##### Records to process
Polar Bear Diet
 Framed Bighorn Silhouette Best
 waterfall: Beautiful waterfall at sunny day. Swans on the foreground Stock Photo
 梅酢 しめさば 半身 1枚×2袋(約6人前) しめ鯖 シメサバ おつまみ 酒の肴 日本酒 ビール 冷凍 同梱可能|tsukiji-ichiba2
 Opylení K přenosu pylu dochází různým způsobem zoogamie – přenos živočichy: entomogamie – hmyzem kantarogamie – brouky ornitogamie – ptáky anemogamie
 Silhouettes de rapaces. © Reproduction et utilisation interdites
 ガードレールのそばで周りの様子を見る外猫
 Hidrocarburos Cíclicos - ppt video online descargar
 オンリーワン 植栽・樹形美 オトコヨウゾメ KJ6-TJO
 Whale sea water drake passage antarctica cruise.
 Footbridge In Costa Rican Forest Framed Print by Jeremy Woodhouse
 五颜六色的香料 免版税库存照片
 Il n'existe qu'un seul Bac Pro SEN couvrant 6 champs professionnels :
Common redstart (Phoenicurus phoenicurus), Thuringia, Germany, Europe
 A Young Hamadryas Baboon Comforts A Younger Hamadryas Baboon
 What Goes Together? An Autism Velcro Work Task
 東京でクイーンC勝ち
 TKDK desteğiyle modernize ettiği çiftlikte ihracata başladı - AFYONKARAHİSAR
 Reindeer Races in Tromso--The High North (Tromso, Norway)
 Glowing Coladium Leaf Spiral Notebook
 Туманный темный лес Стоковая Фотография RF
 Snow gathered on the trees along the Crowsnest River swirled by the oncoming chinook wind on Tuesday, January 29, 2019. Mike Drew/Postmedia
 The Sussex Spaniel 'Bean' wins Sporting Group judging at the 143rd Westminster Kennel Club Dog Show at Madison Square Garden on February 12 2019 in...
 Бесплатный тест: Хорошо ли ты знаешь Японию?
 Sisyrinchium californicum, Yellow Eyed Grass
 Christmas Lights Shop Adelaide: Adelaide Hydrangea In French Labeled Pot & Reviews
##########
Description of the task –
The answer must consist of every line from the records above that holds "Framed".

Your response –
 Framed Bighorn Silhouette Best
 Footbridge In Costa Rican Forest Framed Print by Jeremy Woodhouse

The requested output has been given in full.